Le impostazioni SEO (Search Engine Optimization) sono quelle regole da seguire quando si crea un sito Internet, affinché il nostro sito possa comparire tra le prime posizioni durante una ricerca su un motore di ricerca (Google, Bing, Yahoo, Baidu, Virgilio, Arianna per citare i più noti).

Per scalare le vette oltre a fare un’ottimo SEO c’è l’opzione “pago i motori di ricerca”, non è l’opzione che prenderemo in esame.

Queste sono, almeno per me, le regole da seguire.

La prima regola ci viene dal motore di ricerca stesso, prendiamo ad esempio che il nostro sito tratti ricette di cucina ed io voglio scrivere una ricetta sulla pasta al ragù. Vado su Google e inizio a scrivere qualcosa inerente alla pasta al ragù, che ne so, qualcosa del tipo “come si fa la pasta al ragù”. Attualmente (questa è una variabile temporale) noterò che iniziando a “come si fa la pasta” senza ancora aver scritto “ragù”, Google mi da dei suggerimenti, il primo dei quali è “come si fa la pasta frolla” e non al ragù.

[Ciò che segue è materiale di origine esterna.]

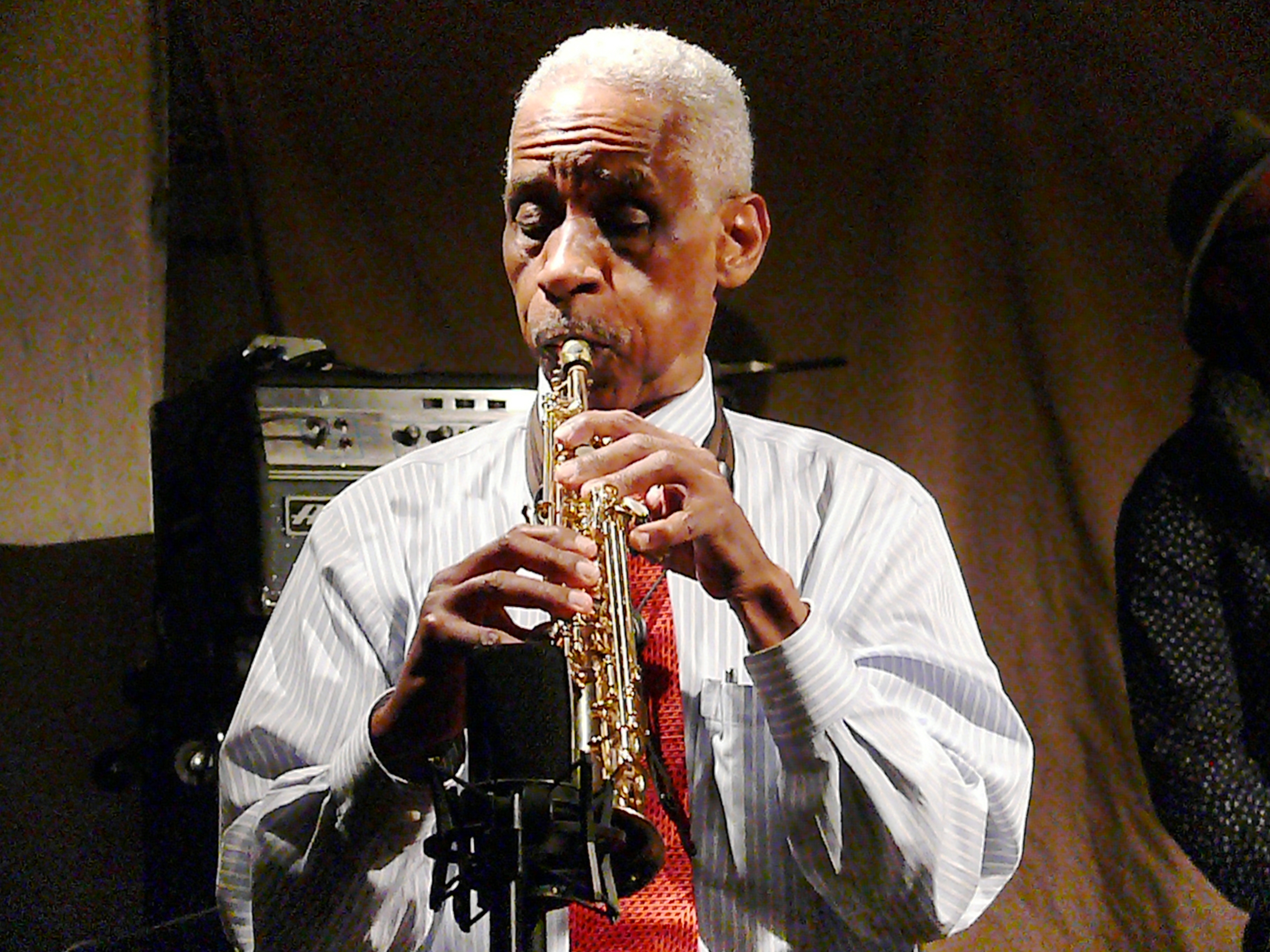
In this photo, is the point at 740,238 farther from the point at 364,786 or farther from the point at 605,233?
the point at 364,786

Questi suggerimenti sono dati in quanto sono le ricerche più frequenti su Google. Se voglio avere un sito di successo probabilmente mi conviene converge la mia ricetta su “pasta frolla” piuttosto che su “ragù”. Avrò tutto il tempo per scrivere una ricetta anche sulla pasta al ragù in futuro.

Noteremo anche in base alla richiesta fatta su Google, nella pagina che ci viene restituita con i risultati, ad un certo punto (non è mai lo stesso) c’è una sezione intitolata Le persone hanno chiesto anche c’è una lista di ricerche fatte frequentemente.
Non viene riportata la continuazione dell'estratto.